The Skin I Live In
Silence of the Lambda
Grade: B –
Direcotor: Pedro Almodóvar
Starring: Antonio Banderas, Elena
Anaya, Marisa Paredes, Blanca Suarez and Jan Cornet
MPAA Rating: R
Running Time: 2 hr.
Like
most films by Pedro Almodóvar, the meaning behind The Skin I Live In has little to do with its actual plot. Perhaps harkening
somewhat back to his more macabre early cinema, the 62-year-old director
presents a rather mannered specimen of body horror, grafting what amounts to an
antiseptic approximation of Georges Franju’s Eyes Without a Face – or an art-house version of The Human Centipede – onto a story that
is, in the end, All About Almodóvar.
In
The Skin I Live In, former cast
regular Antonio Banderas reteams with Almodóvar after a 21-year hiatus for a movie
that shares themes with their last collaboration, Tie Me Up! Tie Me Down!. Banderas plays Robert Ledgard, a plastic surgeon
who, after his wife’s fiery disfigurement and subsequent suicide, creates a
synthetic skin derived from pig flesh that is resistant to heat, infection and
other maladies.
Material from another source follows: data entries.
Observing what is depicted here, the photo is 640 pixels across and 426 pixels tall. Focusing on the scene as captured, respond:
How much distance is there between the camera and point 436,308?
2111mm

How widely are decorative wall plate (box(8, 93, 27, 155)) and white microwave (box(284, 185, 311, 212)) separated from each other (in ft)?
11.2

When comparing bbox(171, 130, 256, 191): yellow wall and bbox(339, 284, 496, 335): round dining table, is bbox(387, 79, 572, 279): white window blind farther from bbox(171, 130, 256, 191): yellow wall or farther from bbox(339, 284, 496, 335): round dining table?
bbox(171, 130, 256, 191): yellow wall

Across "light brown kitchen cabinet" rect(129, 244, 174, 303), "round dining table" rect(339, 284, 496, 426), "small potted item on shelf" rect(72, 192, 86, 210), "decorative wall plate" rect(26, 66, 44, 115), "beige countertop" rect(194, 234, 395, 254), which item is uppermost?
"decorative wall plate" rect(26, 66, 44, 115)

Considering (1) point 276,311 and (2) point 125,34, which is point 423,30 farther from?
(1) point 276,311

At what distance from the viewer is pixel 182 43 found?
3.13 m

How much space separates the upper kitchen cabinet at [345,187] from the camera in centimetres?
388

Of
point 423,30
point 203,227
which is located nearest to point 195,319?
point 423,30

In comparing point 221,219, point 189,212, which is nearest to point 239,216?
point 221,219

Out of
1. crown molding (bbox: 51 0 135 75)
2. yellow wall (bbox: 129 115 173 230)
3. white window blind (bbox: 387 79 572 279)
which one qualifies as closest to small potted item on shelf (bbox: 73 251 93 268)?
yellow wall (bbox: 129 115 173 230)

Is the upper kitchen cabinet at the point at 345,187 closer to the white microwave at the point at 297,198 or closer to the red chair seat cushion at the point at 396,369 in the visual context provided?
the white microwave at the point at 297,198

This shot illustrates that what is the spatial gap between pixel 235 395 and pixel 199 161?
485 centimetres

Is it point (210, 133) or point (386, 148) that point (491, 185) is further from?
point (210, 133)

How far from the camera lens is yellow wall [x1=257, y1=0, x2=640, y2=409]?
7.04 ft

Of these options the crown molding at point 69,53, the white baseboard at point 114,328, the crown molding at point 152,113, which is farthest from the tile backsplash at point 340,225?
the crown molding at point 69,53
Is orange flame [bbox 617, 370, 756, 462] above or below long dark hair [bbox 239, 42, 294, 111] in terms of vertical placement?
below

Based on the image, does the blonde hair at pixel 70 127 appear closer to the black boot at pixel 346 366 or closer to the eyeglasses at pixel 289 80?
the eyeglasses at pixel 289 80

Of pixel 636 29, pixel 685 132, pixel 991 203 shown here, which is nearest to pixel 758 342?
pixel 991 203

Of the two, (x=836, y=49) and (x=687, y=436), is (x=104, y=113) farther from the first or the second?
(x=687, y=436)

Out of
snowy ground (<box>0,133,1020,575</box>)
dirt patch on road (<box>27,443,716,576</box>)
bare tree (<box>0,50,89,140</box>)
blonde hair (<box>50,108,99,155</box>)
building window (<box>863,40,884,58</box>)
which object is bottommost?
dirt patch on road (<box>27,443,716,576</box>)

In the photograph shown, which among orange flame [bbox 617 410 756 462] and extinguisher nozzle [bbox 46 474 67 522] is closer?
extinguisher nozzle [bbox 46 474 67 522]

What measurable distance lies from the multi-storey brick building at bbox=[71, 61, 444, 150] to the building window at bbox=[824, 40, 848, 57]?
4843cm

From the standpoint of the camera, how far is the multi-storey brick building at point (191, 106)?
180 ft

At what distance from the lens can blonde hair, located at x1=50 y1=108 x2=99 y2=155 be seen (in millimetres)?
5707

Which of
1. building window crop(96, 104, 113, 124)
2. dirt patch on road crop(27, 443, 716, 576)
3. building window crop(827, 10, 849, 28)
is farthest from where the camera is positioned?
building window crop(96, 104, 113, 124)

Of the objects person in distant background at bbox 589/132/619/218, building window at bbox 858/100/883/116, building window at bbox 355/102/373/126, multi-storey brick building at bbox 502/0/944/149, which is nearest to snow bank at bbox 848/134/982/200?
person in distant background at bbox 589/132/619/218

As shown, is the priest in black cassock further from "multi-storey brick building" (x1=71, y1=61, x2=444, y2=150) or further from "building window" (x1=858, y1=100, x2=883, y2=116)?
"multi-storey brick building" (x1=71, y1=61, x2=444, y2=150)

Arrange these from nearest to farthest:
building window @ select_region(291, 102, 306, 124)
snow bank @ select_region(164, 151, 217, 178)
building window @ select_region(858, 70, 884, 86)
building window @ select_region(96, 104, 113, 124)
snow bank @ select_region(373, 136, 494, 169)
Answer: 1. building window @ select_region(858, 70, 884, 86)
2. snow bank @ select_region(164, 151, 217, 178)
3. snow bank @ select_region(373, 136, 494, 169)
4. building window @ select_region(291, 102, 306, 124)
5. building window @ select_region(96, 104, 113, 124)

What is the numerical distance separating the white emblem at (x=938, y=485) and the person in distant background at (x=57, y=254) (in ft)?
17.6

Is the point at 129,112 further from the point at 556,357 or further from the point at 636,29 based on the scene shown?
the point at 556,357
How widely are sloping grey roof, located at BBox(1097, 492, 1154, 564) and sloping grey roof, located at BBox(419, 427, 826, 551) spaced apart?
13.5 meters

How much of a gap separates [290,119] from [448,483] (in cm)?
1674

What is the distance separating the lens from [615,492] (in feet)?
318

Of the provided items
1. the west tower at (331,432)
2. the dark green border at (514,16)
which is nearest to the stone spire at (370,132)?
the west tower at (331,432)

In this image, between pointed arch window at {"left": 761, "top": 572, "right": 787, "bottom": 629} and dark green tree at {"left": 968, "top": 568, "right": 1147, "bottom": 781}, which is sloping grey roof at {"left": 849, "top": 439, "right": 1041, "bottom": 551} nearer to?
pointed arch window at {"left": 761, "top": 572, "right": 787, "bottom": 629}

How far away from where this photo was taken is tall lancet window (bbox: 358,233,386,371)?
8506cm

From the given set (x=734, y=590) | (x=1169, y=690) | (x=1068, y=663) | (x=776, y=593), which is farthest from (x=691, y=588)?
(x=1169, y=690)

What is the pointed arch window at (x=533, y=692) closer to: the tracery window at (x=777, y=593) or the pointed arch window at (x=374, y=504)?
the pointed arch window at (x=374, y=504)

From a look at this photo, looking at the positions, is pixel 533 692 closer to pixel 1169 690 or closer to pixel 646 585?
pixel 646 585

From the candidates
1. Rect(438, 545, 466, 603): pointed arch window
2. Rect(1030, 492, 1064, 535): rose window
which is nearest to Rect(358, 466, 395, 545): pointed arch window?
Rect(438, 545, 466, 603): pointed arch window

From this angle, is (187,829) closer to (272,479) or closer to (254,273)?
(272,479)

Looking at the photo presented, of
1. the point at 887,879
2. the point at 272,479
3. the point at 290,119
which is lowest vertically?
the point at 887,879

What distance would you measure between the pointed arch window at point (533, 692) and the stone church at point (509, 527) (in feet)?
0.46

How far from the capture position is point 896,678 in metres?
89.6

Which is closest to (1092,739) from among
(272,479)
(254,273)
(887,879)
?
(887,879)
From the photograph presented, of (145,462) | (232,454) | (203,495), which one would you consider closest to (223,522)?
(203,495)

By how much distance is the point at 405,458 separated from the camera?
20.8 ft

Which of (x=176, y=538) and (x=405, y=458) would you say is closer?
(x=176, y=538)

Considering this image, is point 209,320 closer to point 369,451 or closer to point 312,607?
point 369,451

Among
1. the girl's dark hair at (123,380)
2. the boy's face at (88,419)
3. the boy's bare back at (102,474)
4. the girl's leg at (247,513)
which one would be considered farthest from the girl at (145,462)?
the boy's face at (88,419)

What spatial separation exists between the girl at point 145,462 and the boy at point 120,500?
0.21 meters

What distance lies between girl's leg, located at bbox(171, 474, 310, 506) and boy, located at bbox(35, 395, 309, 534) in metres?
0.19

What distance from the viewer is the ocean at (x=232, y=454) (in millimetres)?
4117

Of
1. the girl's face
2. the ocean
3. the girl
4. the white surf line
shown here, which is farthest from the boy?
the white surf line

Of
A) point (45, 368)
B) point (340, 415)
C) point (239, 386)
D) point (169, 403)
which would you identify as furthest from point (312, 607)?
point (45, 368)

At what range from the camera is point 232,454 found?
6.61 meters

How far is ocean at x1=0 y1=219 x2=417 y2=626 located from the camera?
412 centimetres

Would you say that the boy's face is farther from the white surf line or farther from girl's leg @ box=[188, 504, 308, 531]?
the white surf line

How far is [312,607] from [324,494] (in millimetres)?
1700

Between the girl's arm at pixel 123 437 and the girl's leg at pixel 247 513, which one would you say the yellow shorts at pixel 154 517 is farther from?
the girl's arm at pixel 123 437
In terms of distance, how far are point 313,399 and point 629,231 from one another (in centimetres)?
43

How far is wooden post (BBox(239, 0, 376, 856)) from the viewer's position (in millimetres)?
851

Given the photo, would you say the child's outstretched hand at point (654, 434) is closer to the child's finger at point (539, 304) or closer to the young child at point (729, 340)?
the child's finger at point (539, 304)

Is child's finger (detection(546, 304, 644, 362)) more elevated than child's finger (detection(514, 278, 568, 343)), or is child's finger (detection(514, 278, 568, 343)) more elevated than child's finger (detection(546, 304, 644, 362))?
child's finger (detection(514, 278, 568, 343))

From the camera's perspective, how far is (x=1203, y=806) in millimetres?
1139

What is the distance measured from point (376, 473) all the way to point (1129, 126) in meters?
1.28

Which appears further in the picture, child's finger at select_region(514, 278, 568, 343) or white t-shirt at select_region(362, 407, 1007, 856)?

Although the scientific community shuns Ledgard’s discovery,
the doctor has been secretly testing his developmental dermis on Vera (Elena
Anaya), a dainty brunette locked behind the gates of Ledgard’s Toledo manse. Vera,
clad in a flesh-colored body stocking, wiles away her days by reading,
practicing yoga and scrawling on the walls of her well-furnished but sterile
one-room home, visible only via video surveillance monitored by Marilia (Marisa
Paredes), the doctor’s longtime housekeeper, and a two-way mirror separating
Vera from Ledgard’s bedroom.
Is
Vera a patient or prisoner, a convalescing medical marvel or bride of
Frankenstein? Almodóvar caps the careful contrived mystery enveloping the
film’s first act with the sudden arrival of Marilia’s fugitive son, a snarling
reprobate camouflaged in a carnival tiger costume who ravishes a helpless Vera.
These
events – including Ledgard’s reaction – segue into an extended flashback that
weaves the doctor’s traumatized daughter (Blanca Suarez) and her own (wrongfully-accused)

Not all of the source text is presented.